La neuvaine
Je ne serais pas allé voir le film «La neuvaine», car je me disais que ce devait être un autre film québécois qui ridiculise la foi catholique. Une chance que j’ai lu dans LeDroit une lettre à l’éditeur de Jacques Gauthier qui donnait l’heure juste.
Ce n’est pas un film de divertissement, mais c’est un film réjouissant en fin de compte. Les deux personnages en scène, François (un jeune homme très simple, quasiment trop simple, qui fait une neuvaine à sainte Anne pour la guérison de sa grand-mère mourante qui l’a élevée) et Jeanne (une femme médecin qui fait une dépression et est tourmentée parce qu’une de ses patientes et son bébé se sont fait tuer devant ses yeux par le mari) sont incarnés avec vérité et sobriété par Patrick Drolet et Élise Guilbeault.
La plus grande partie du film se passe dans Charlevoix, en automne, au sanctuaire de Ste-Anne-de-Beaupré et à Petite-Rivière-Saint-François, avec un bref détour à Cap-Tourmente, à un tournant du film. Le rythme est au ralenti: la musique est lente, le Fleuve est large et lumineux, les silences sont prolongés. Il faut deviner ce qui se passe à l’intérieur des personnages tellement le jeu des visages est minimaliste et le dialogue simple et réduit au minimum. C’est justement l’intériorité qui attirera ou rebutera le spectateur selon son expérience de vie.

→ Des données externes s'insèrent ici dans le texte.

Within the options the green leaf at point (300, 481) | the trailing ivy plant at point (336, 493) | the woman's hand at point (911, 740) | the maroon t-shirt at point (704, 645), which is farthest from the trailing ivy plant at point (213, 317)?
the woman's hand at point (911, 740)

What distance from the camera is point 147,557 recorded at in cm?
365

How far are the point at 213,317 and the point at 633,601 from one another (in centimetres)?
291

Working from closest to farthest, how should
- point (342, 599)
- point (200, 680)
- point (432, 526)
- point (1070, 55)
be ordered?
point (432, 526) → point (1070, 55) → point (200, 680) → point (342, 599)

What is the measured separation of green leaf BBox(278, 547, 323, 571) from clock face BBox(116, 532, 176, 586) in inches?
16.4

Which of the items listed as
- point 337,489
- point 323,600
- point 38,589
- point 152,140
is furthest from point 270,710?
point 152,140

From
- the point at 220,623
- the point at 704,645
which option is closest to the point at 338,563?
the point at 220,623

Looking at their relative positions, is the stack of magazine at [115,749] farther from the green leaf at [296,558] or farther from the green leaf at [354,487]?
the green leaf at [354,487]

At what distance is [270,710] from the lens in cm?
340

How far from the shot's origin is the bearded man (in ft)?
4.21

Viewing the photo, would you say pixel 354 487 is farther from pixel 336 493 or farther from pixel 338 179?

Je dirais que l’oeil de la caméra est respectueux, plein d’égards pour tout ce qu’il entrevoit. Les images sont pleines d’ombres et de lumières. (À la rigueur ce pourrait être un film en noir et blanc, un combat entre la ténèbre et la clarté.) Le réalisateur Bernard Émond a su trouver les interprètes et le photographe (Jean-Claude Labrecque) qu’il lui fallait pour nuancer son récit. Il a surtout su trouver le ton juste pour que son propos passe la rampe.
Comme dit ma femme, il fallait beaucoup de cran pour prendre le risque de faire un tel film, en misant sur la maturité du public. Il fallait un peu de génie pour pouvoir ainsi camper la victoire de la vie sur la mort, de la sérénité sur la violence avec tant d’aplomb.
La bonté du croyant et l’altruisme de l’incroyante se croisent de façon providentielle. La complicité et la compassion sont possibles entre deux êtres profondément humains à leur façon, même s’ils sont issus de deux univers culturels aux antipodes. C’est comme une rencontre à la croisée des chemins entre la campagne et la grand ville, la tradition et la modernité, la simplicité et le raffinement, la sérénité et la violence.
Pour le croyant que je suis, c’est un exemple d’une prière qui est exaucée mais pas de la manièreespérée. Le décès de la grand mère permet une réflexion juste sur la bonne mort, la belle mort. La souffrance de Jeanne se résorbe grâce à sa rencontre d’un univers religieux mais surtout d’êtres profondément humains. La foi, l’espérance et l’amour sont au rendez-vous.
Ce n’est pas un film «religieux», mais son propos, son contexte et son ton permettront à tous les gens de bonne volonté de s’asseoir dans la même salle et de goûter un même plaisir devant une oeuvre belle qui aide à réfléchir sur le sens de la vie et de la mort.